Cette interview d’Antoinette Spaak a été réalisée en 2014. Elle avait alors 86 ans.

Antoinette Spaak a 12 ans quand éclate la Seconde Guerre mondiale. Dès l’été 1940, son père, Paul-Henri Spaak, alors ministre socialiste des Affaires étrangères, s’exile outre-Manche avec le Premier ministre Hubert Pierlot. La fillette, ainsi que Marguerite, sa mère, Marie, sa soeur aînée, et Fernand, le grand frère tant admiré (qui n’allait pas tarder à partir lui aussi), restent en Belgique. Car, à ce moment-là, Paul-Henri Spaak imagine encore que son séjour à Londres ne durera que quelques semaines. Triste erreur de jugement : son exil va se prolonger quatre années. Quatre longues années d’inquiétude et de séparation, durant lesquelles les femmes Spaak, seules, vivent sous l’occupant. Quand Paul-Henri Spaak rentre enfin en Belgique, Antoinette a 16 ans. Aujourd’hui âgée de 86 ans, elle garde de son père un souvenir  » joyeux « . Mais elle n’a cessé d’admirer sa mère :  » Je suis stupéfaite de voir comment elle nous a protégées sans jamais montrer qu’elle avait peur. C’est le grand personnage de ma vie.  »

A Bruxelles, sous l’Occupation, comment se passe votre quotidien ?

Antoinette Spaak : Ma mère, ma soeur aînée et moi habitions au 4e étage d’un immeuble à appartements, à deux pas de la chaussée de Charleroi. Ma grand-mère occupait le 3e. J’ai vécu cette période dans une atmosphère très familiale. On vivait en vase clos, mais dans une grande solidarité : il y avait des amies de ma mère, des amis de mon père, les militants socialistes, les cordonniers qui nous faisaient des souliers.

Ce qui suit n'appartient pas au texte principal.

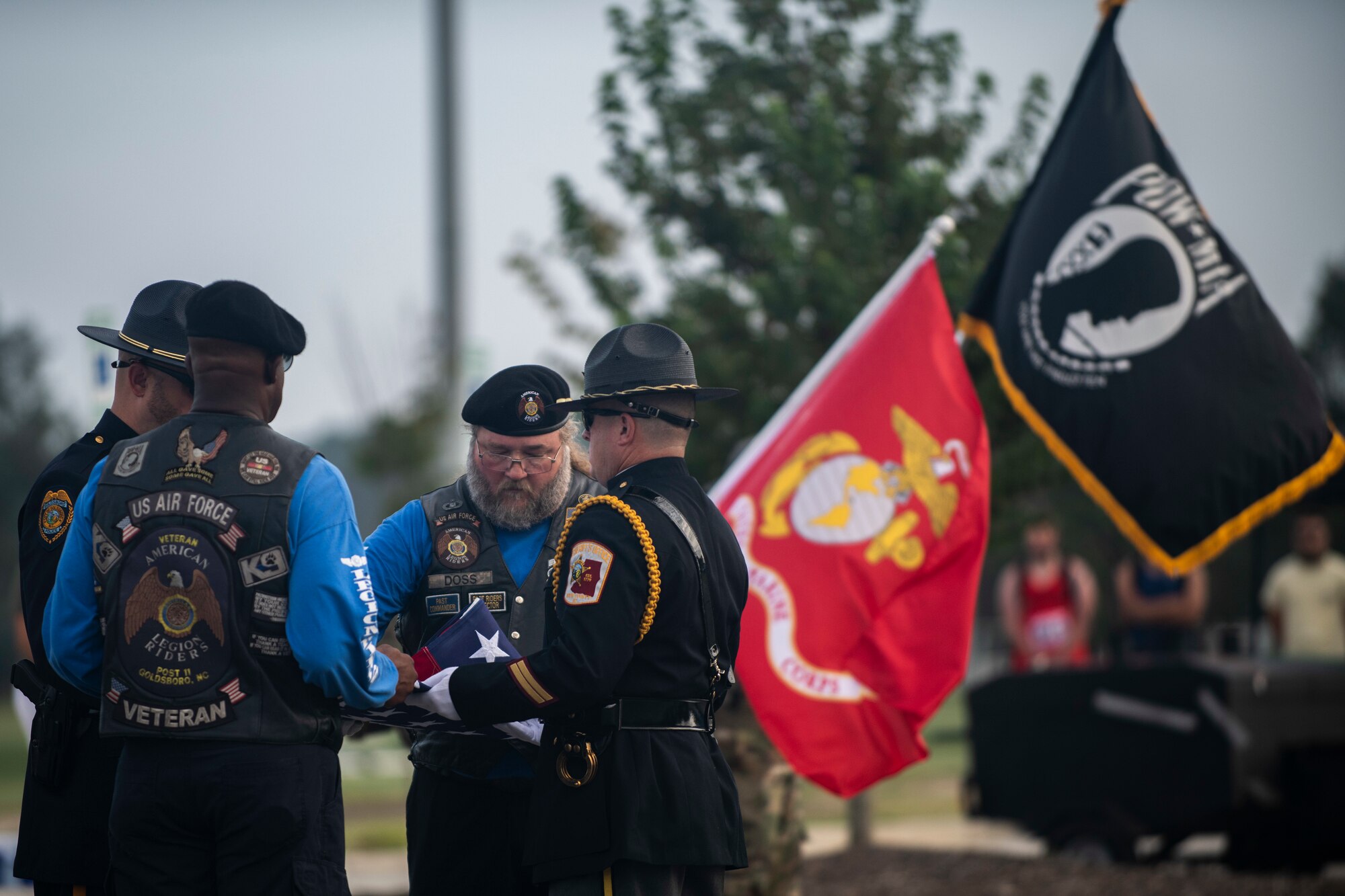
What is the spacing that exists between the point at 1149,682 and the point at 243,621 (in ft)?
19.1

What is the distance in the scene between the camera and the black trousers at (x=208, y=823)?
3211 mm

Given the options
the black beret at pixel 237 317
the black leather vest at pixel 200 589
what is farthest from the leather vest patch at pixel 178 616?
the black beret at pixel 237 317

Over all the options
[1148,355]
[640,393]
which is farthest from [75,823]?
[1148,355]

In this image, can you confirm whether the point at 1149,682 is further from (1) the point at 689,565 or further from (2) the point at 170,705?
(2) the point at 170,705

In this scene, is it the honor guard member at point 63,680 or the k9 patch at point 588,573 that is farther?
the honor guard member at point 63,680

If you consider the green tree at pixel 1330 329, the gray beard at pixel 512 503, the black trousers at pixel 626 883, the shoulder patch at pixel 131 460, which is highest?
the green tree at pixel 1330 329

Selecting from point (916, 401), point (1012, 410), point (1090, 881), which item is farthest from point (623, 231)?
point (1090, 881)

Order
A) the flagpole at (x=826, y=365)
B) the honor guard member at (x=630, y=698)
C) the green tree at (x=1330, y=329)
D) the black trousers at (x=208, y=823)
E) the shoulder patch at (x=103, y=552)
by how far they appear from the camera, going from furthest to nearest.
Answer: the green tree at (x=1330, y=329), the flagpole at (x=826, y=365), the honor guard member at (x=630, y=698), the shoulder patch at (x=103, y=552), the black trousers at (x=208, y=823)

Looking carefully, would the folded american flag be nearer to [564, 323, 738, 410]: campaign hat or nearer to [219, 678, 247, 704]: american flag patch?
[219, 678, 247, 704]: american flag patch

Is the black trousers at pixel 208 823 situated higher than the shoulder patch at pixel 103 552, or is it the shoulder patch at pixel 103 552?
the shoulder patch at pixel 103 552

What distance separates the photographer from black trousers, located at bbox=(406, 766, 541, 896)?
156 inches

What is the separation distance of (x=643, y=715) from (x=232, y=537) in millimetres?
1094

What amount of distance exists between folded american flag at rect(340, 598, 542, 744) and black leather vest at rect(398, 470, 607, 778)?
0.13 metres

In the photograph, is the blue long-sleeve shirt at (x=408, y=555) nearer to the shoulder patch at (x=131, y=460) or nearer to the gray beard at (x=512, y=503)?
the gray beard at (x=512, y=503)
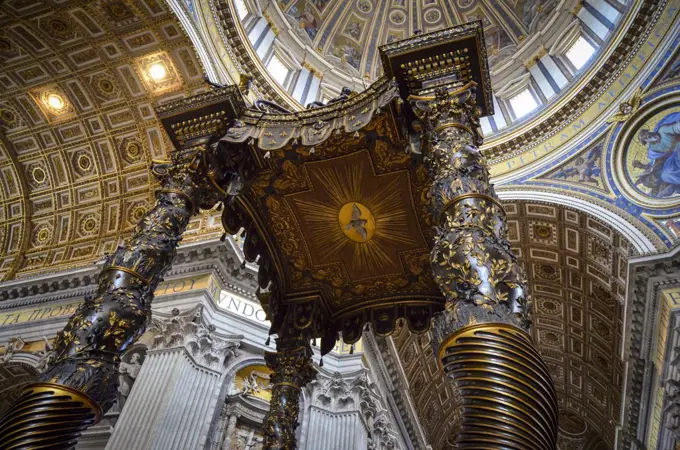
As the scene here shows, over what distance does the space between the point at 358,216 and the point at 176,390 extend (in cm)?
472

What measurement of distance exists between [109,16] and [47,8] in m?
1.07

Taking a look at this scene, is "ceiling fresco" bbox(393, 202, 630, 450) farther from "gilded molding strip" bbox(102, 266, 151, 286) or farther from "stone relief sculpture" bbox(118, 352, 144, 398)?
"gilded molding strip" bbox(102, 266, 151, 286)

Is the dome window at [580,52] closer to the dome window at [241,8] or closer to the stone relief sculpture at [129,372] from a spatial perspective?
the dome window at [241,8]

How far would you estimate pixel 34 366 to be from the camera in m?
9.91

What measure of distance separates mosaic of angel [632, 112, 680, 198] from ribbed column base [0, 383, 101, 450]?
457 inches

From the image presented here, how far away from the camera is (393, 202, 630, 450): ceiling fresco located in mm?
12375

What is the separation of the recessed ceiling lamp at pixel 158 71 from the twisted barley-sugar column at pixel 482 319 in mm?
8691

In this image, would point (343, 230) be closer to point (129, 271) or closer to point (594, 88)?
point (129, 271)

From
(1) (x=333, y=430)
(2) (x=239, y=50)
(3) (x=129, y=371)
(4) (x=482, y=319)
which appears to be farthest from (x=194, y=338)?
(4) (x=482, y=319)

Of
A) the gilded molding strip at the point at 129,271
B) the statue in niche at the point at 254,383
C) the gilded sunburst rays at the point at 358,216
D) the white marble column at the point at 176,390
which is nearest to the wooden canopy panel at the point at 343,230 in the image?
the gilded sunburst rays at the point at 358,216

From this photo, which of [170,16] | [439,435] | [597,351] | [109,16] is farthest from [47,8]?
[439,435]

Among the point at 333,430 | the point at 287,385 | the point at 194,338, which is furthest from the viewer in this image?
the point at 333,430

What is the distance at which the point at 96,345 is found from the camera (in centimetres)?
337

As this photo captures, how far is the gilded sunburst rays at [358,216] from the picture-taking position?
5.39 m
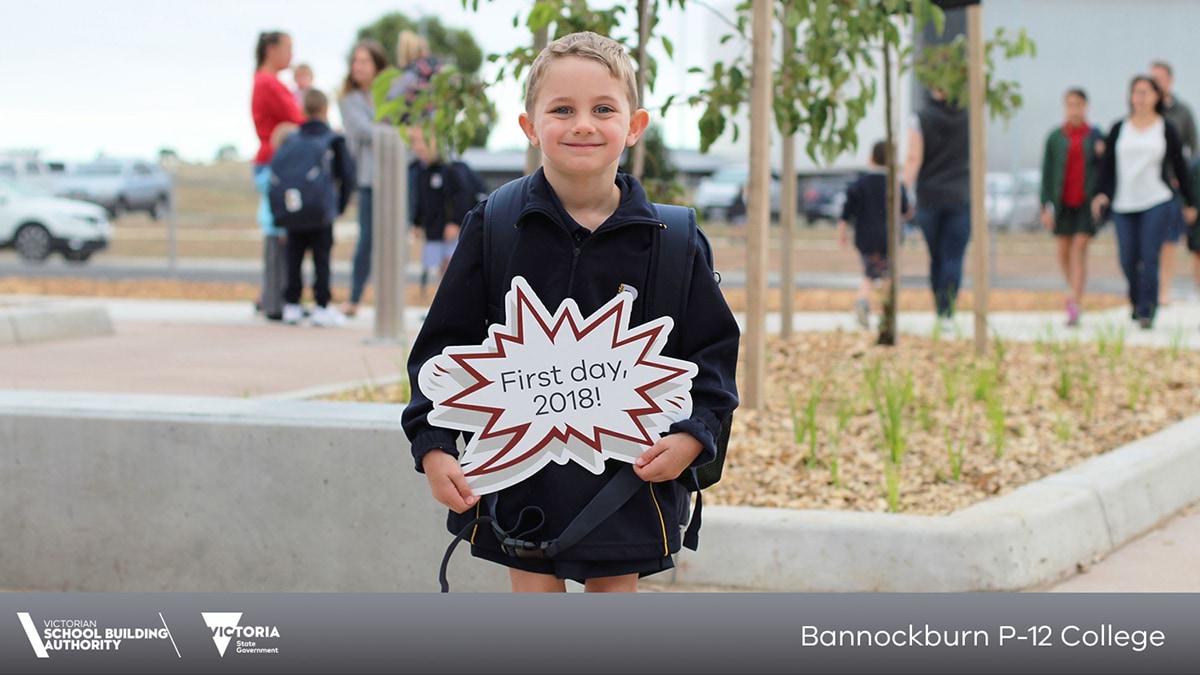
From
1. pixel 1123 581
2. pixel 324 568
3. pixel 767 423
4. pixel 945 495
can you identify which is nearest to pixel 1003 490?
pixel 945 495

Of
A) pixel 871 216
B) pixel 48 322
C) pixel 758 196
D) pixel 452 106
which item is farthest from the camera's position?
pixel 871 216

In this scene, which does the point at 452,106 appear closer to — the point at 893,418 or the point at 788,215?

Mais durant quatre ans, vous êtes séparée de votre père, Paul-Henri Spaak…

Dans mes insomnies, je me demande encore comment nous en sommes sorties vivantes. Parce qu’enfin, ma mère était la femme d’un ministre réfugié à Londres et nous, ses enfants ! Et puis, il y avait ma tante, Suzanne Spaak, qu’on appelait Suzette. Elle était membre de l’Orchestre rouge (NDLR : réseau d’espionnage soviétique antiallemand). Totalement cernée par les Allemands à Paris, elle est venue se réfugier en Belgique. Résultat : toute la famille a été arrêtée par la Gestapo. Ma soeur et moi avons été relâchées le soir même. Pas ma mère. Elle est restée en prison un mois… Ce soir-là, en sortant des bureaux de la Gestapo, ma soeur et moi avons alors rencontré un cousin germain de mon père.  » D’où sortez-vous ?  » nous demande-t-il.  » De la Gestapo  » : ni une, ni deux, il nous a saluées et est parti. Nous n’étions que deux toutes jeunes filles et nous avions besoin d’être réconfortées… Aujourd’hui, je me dis encore que c’est un miracle ! Car, ce jour-là, nous aurions pu être envoyées à Auschwitz. Ma tante est morte, torturée dans sa cellule, puis fusillée…

Avez-vous eu peur, craint pour votre vie ?

Non, je n’étais pas morte de peur. Quand on vit avec sa mère qui n’a pas peur, qui vous montre qu’elle n’a pas peur, c’est comme ça, on n’a pas peur. C’était une femme hors de l’ordinaire, ma mère ! C’est étonnant, quand même, ce sentiment de sécurité qui, somme toute, était tout à fait fou… Ma mère n’était pas plus en sécurité que d’autres. D’ailleurs, elle n’était pas toujours consciente du danger. Hors de la maison et de l’école, l’espace était dangereux, de plus en plus dangereux. Lors d’une commémoration de 14-18, ma mère nous a envoyé manifester, ma soeur et moi. Nous étions là, des gosses face à des soldats allemands, criant  » Vive l’Angleterre !  » et chantant God save the King.

Avez-vous souffert de privations, de la faim ?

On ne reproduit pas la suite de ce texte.